▶ WORK TO COMPLETE:
Repeat exactly the lines from the line containing "scientific name: Giraffa camelopardalis" through the last line of the records below, inclusive, and nothing else.

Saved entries

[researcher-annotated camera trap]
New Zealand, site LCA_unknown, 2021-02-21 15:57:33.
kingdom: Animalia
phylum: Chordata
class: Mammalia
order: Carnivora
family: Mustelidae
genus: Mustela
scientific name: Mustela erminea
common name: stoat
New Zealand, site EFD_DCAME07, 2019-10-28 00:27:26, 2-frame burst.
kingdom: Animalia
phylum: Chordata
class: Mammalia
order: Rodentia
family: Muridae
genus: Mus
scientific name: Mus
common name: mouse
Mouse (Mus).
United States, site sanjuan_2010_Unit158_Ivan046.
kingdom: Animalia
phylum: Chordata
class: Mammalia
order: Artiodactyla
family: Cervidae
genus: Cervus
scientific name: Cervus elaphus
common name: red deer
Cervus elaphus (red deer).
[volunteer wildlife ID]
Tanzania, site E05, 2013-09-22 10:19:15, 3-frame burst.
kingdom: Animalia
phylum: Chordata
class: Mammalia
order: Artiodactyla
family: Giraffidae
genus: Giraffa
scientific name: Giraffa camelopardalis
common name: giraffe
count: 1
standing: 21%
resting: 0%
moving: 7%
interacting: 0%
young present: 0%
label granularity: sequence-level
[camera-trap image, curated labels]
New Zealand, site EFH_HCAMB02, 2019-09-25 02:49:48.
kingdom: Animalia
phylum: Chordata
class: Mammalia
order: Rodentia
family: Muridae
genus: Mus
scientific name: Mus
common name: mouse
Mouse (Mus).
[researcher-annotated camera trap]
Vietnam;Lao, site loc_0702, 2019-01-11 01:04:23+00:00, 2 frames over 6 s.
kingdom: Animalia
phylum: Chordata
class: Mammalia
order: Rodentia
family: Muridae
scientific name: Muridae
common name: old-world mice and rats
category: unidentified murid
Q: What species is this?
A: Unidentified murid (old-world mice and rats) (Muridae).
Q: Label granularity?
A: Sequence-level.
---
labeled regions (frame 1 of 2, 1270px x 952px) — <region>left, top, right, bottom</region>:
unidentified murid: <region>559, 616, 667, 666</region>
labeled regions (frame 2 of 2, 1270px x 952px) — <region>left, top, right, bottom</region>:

▶ ANSWER AREA:
scientific name: Giraffa camelopardalis
common name: giraffe
count: 1
standing: 21%
resting: 0%
moving: 7%
interacting: 0%
young present: 0%
label granularity: sequence-level
[camera-trap image, curated labels]
New Zealand, site EFH_HCAMB02, 2019-09-25 02:49:48.
kingdom: Animalia
phylum: Chordata
class: Mammalia
order: Rodentia
family: Muridae
genus: Mus
scientific name: Mus
common name: mouse
Mouse (Mus).
[researcher-annotated camera trap]
Vietnam;Lao, site loc_0702, 2019-01-11 01:04:23+00:00, 2 frames over 6 s.
kingdom: Animalia
phylum: Chordata
class: Mammalia
order: Rodentia
family: Muridae
scientific name: Muridae
common name: old-world mice and rats
category: unidentified murid
Q: What species is this?
A: Unidentified murid (old-world mice and rats) (Muridae).
Q: Label granularity?
A: Sequence-level.
---
labeled regions (frame 1 of 2, 1270px x 952px) — <region>left, top, right, bottom</region>:
unidentified murid: <region>559, 616, 667, 666</region>
labeled regions (frame 2 of 2, 1270px x 952px) — <region>left, top, right, bottom</region>:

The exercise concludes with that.